Aufgaben
- 1) Nenne alle Beispiele für widerstreitendes Verhalten der Konfliktparteien, die der Text über Konflikte aufzählt.
- 2) Setze den Text über Konflikte im Anschluss an seinen letzten Satz fort.

Ausgewählter Text
•••

Im Nachhinein fiel mir auf, dass ich weder für mich selbst, noch die Gruppe für sich geklärt hatte, wie ein Konflikt definiert ist und was wir darunter verstehen. Ich recherchierte also nachträglich und fand einen Artikel bei der Bundeszentrale für politische Bildung. Darin findet sich folgende allgemeine Beschreibung, die für den Ehe-Streit, den Tarifkonflikt und desgleichen für eine bewaffnete Auseinandersetzung gilt:

Jeder Konflikt umfasst idealtypisch drei Komponenten:

  • ein widerstreitendes Verhalten der Konfliktparteien, das den Konflikt anzeigt und ihn allzu oft weiter verschärft (z.B. Achtlosigkeit, Kommunikationsverweigerung, Konkurrenz, verbale Angriffe, physische Gewalt),

  • unvereinbar erscheinende Interessen und Ziele der Konfliktparteien (z.B. Streben nach sozialer Anerkennung oder nach materiellem Gewinn, Verfolgung von Demokratie oder Autokratie als ideale Staatsform),

  • unterschiedliche Annahmen und Haltungen der Beteiligten in Bezug auf die Ursachen des Konflikts, ihre eigene Stellung/Rolle innerhalb des Konflikts und die Bewertung der anderen Konfliktparteien (z.B. Stereotype, Vorurteile und Feindbilder).

Wenn ich mir die beiden Ergebnisse so ansehe, steckt da in der gemeinsamen Erarbeitung aus der 1-2-4-All Struktur schon eine ganz Menge drin, was sich auch in der Definition wiederfindet. Das Kollektiv hat ganz gut zusammengetragen, was ein Konflikt ist und was darin passiert.

Wicked Question: Wie kann es sein, dass wir zusammen ein Ziel erreichen wollen und gleichzeitig nicht kooperieren?

•••

Verfügbare Daten
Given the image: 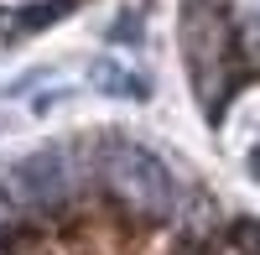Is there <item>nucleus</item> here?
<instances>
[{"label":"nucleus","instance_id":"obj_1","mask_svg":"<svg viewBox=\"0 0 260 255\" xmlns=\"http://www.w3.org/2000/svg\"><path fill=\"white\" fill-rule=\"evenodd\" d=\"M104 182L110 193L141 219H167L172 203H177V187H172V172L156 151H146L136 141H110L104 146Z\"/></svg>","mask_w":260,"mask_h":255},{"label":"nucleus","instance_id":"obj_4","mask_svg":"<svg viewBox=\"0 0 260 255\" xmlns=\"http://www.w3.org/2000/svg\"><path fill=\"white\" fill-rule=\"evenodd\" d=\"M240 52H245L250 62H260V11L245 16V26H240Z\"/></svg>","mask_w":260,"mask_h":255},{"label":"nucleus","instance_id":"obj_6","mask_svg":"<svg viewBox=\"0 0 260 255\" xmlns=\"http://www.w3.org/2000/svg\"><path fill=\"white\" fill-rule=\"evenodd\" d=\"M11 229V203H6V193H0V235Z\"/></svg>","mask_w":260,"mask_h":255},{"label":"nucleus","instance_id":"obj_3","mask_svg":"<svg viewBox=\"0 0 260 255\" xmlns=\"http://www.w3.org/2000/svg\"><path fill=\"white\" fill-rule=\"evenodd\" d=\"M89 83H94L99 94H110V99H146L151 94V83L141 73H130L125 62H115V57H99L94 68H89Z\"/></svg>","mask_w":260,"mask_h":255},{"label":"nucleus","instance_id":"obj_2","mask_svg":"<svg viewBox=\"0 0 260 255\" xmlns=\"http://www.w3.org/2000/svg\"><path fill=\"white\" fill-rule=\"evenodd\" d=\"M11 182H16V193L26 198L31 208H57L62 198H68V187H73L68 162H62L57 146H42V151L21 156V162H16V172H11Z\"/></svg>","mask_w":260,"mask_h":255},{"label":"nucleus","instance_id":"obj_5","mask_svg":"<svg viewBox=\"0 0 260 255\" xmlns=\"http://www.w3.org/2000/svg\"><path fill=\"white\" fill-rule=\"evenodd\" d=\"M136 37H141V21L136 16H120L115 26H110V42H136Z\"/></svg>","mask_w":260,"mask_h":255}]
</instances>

•••

Lösungen
- 1) Achtlosigkeit, Kommunikationsverweigerung, Konkurrenz, verbale Angriffe, physische Gewalt

- 2)
Die zweite Struktur des Strings, die wir durchliefen, nennt sich „Wicked Questions“. Wir fanden uns dazu in neuen Fünfergruppen zusammen. In der ersten Minute formulierte jede Person auf Basis der bisherigen Ergebnisse eine verzwickte Frage nach dem Muster: „Wie kann es sein, dass … und gleichzeitig …“. Diese Fragen diskutierten wir danach in unseren Gruppen und mussten uns für eine entscheiden, die wir danach wieder im Plenum vortrugen.

Die Wicked Questions der einzelnen Gruppen im Überblick:

  • Wie kann es sein, dass wir zusammen ein Ziel erreichen wollen und gleichzeitig nicht kooperieren?
  • Wie kann es sein, dass wir rational argumentieren und gleichzeitig emotional entscheiden?
  • Warum wollen wir, dass andere unsere Werte teilen ohne, dass wir die der anderen akzeptieren?
  • Wie kann es sein, dass wir uns sehr schätzen, aber dauernd angreifen?
  • Wie kann es sein, dass wir unterschiedliche Ansichten haben und gleichzeitig das gleiche Ziel?
  • Wie kann es sein, dass wir die gleichen Werte teilen und gleichzeitig unterschiedliche Vorstellungen haben?

Und da wird es jetzt spannend, denn diese Fragen spiegeln meiner Ansicht nach sehr gut wider, was Johan Galtung in seinem Konfliktdreieck beschreibt und teils beantwortet.

Dem sichtbaren Verhalten stehen unsichtbare Annahmen und Haltungen, sowie Interessen und Ziele gegenüber. Wir spekulieren darüber, was das Gegenüber wirklich „im Schilde“ führt. Was verstecken Menschen hinter ihrem Verhalten, meinen sie wirklich, was sie sagen und tun? Wir misstrauen und glauben den Menschen nicht, was sie sagen – und das nicht selten zu Recht. Das zeigte sich dann auch sehr anschaulich in der folgenden Struktur:

Improv Prototyping: Wie sieht das in der Praxis aus?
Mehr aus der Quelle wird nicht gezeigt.